Andrea Lisi: “Il Bando di gara di cui si discute ha subito diversi e travagliati “rimaneggiamenti”, questo deriva sia dal suo essere incardinato a cavallo tra Piani triennali sulla digitalizzazione in parte differenti e sia soprattutto da una poco chiara regia sulle strategie che riguardano il Sistema Paese in materia di cloud e poli strategici nazionali. Non c’è alcuna, attuale chiarezza sul punto e non si comprende il senso di far qualificare da AgID oggi cloud provider per servizi IAAS, PAAS, SAAS, se poi la scelta sarà quella di scegliere di fatto tra pochissimi player in grado sostanzialmente di sviluppare servizi di natura centralizzata. Si vuole andare verso una centralizzazione in materia di digitale a livello di Sistema Paese? Affidandosi a cloud provider privati di rilievo internazionale? È questa la strada segnata del “cloud first” nazionale? CAD e regole tecniche affermerebbero ad oggi principi diversi e valorizzerebbero invece un approccio rigoroso a tutela del patrimonio informativo pubblico. Inoltre, l’approccio del Bando che sembrerebbe portare verso la scelta di un unico fornitore di dimensioni considerevoli, quindi una centralizzazione di fatto a livello nazionale, porterebbe le singole PA a violare anche i principi di accountability e privacy by design e by default espressi dal GDPR, generando una sorta di “lock in di Stato”, ma in mano a fornitori privati di natura internazionale.
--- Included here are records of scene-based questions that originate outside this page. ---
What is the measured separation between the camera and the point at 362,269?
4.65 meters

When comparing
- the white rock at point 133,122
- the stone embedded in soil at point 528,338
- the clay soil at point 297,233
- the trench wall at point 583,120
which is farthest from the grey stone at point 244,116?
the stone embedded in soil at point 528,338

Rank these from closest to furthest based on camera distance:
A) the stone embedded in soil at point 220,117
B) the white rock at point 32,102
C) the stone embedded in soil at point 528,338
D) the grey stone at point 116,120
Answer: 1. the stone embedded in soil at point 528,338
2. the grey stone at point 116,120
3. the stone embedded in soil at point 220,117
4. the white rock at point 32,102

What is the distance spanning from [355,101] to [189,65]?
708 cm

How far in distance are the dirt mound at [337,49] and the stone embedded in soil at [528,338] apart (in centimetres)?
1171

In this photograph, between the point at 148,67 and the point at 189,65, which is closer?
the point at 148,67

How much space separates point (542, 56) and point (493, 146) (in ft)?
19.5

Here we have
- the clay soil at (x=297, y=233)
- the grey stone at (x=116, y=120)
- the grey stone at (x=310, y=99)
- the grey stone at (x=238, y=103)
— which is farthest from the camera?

E questo potrebbe risultare molto pericoloso. Alla luce di questo io consiglierei di sospendere un bando così criticabile e sbagliato per metodi e strategie posti in essere”.

Giulia Bimbi: “Come Ente locale, non entro nel merito della questione di legittimità della gara, ma mi chiedo quale sia la collocazione di questa gara in un quadro nazionale che prevede, secondo il nuovo decreto sviluppo, disposizioni volte a favorire la realizzazione di un polo strategico nazionale (cloud) per tutelare l’autonomia tecnologica del Paese, e come si concili con gli accordi quadro regionali (come quello toscano per il TIX). Forse tutto l’impianto dell’accordo quadro CONSIP è da rivedere”.

Flavia Marzano: “Il rischio lock-in è sicuramente presente non solo per l’acquisto di software (che nella PA dovrebbe essere preferibilmente open source) ma anche per il cloud e personalmente sono fortemente convinta che il cloud della Pubblica Amministrazione debba essere privato almeno per quanto riguarda dati sensibili o comunque da proteggere, e potrebbe eventualmente essere ibrido per dati che possono avere interesse generale (anche generare opportunità di business). Con la consapevolezza da parte della PA che quei dati hanno un valore, anche economico!”

Sonia Montegiove: “Se è vero che il cloud è una delle tecnologie abilitanti anche per la PA, è anche vero che, come tutte le tecnologie digitali, porta con sé una serie di rischi che vanno valutati con grande attenzione. Tra questi il lock-in, ovvero la dipendenza della PA da fornitore che nel caso del cloud può diventare un limite importante, e l’attenzione al dove e come saranno conservati dati che rappresentano un bene pubblico da tutelare. Per questo si deve parlare di interoperabilità tra cloud, di uso di open standard in grado di garantire trasferibilità e di openness, ovvero di attenzione a privilegiare soluzioni aperte e libere che possano generare valore nei territori, così come dimostrato dal caso francese studiato dalla Harvard Business School. Non basta, insomma, scegliere in base alla semplicità e comodità di un servizio come troppo spesso avviene: è necessario che le PA valutino benefici e limiti delle diverse soluzioni, tutelando le libertà digitali, e muovendosi pertanto in un quadro di sostenibilità“.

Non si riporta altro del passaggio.